彼は、この山の登頂も果たした。驚くべきことだ。

彼がなぜ、たった1年前に雪崩に巻き込まれて生死をさまよった危険な場所に戻り、再び登ろうと思ったのだろう。

登山というのは、自分の足で登って、自分の足で下りることだと思う。

だから、登り直すのではなく、下り直したんだと思う。

山は登るのが登山なのではなく、登って下りるのが登山なのだ。下りてきて、初めてこの山に登った、と言えるのだ。

竹内氏が最初に登った時は、人の手によって運ばれて下山したため、自分で下りることができなかった。

山に登って、下りれない、ということは死を意味する。死んでもいないのに自分で下りれなかったことがどうしても悔しかったのだった。

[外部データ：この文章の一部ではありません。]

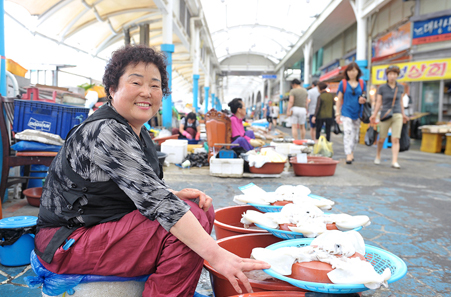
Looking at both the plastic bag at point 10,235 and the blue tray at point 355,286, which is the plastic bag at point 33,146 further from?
the blue tray at point 355,286

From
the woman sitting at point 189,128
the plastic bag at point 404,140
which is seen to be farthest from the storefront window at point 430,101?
the woman sitting at point 189,128

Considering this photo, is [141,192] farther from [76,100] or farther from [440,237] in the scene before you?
[76,100]

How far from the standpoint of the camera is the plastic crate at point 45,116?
336 centimetres

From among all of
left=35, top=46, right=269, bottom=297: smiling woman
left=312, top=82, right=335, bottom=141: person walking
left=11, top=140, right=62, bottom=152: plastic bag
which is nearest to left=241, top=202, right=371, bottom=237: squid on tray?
left=35, top=46, right=269, bottom=297: smiling woman

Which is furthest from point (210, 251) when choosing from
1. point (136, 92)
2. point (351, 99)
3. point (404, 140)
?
point (404, 140)

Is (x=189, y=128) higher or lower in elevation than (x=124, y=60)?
lower

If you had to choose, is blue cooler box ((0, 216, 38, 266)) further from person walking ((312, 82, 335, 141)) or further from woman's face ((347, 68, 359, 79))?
person walking ((312, 82, 335, 141))

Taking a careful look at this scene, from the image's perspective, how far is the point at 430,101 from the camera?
12242 mm

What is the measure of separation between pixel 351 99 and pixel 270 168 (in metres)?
2.36

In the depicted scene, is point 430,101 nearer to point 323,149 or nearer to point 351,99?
point 351,99

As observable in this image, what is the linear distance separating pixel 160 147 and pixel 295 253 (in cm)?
569

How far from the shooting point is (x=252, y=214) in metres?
2.02

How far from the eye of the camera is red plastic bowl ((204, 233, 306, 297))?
1414mm

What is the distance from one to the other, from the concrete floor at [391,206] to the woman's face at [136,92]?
3.56ft
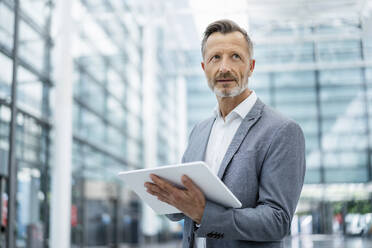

そんな彼に、山とは何なのか?と聞くと、面白い答えが返ってくる。

山とは個性、だという。

高い山がすごい、というわけではない。
高いということはひとつの個性。
まだ誰も知らない山、というのもひとつの個性である。

彼はかつて、誰も登ったことがない山に登ったことがある。ネパールにあるマランフランという山だ。

私が登ることで
マランフランは個性を増していくし
マランフランという山に歴史を与えていくことになる

こんなふうに山をとらえている人がいるだろうか?

山に個性を与え、歴史を与える、とうのは本当にカッコいい言葉だ。

想像を絶する登山を乗り越えてきた人だからこそ、こんな言葉が出てくるのだろう。

竹内洋岳(たけうちひろたか)さんってこんな人

生年月日 1971年1月8日
出身 東京都
学歴 立正大学仏教学部

株式会社ICI石井スポーツ所属で、立正大学客員教授。

『文部科学大臣顕彰、スポーツ功労者顕彰』
第17回「植村直己冒険賞」
第15回「秩父宮記念山岳賞」を受賞

高校で山の魅力に出会う。
日本で初めて、8000m以上の山、(世界で14個ある)すべてに登頂した。2018年現在、いまだに唯一の日本人となっている。
こんな人が日本にいたんだ、と驚いた。

彼は面白いことを言っている。
空気の薄い山に行くと味覚が変わるんだそうである。いつもの味がいつもと変わり、食事が美味しくなくなる。
ところがひとつだけ味が変わらない飲み物がある、それがコーラ、というのだ。

だから、山に登る時は、必ずコーラを大量に運び、ベースキャンプでは必ずコーラを飲む、とのことだ。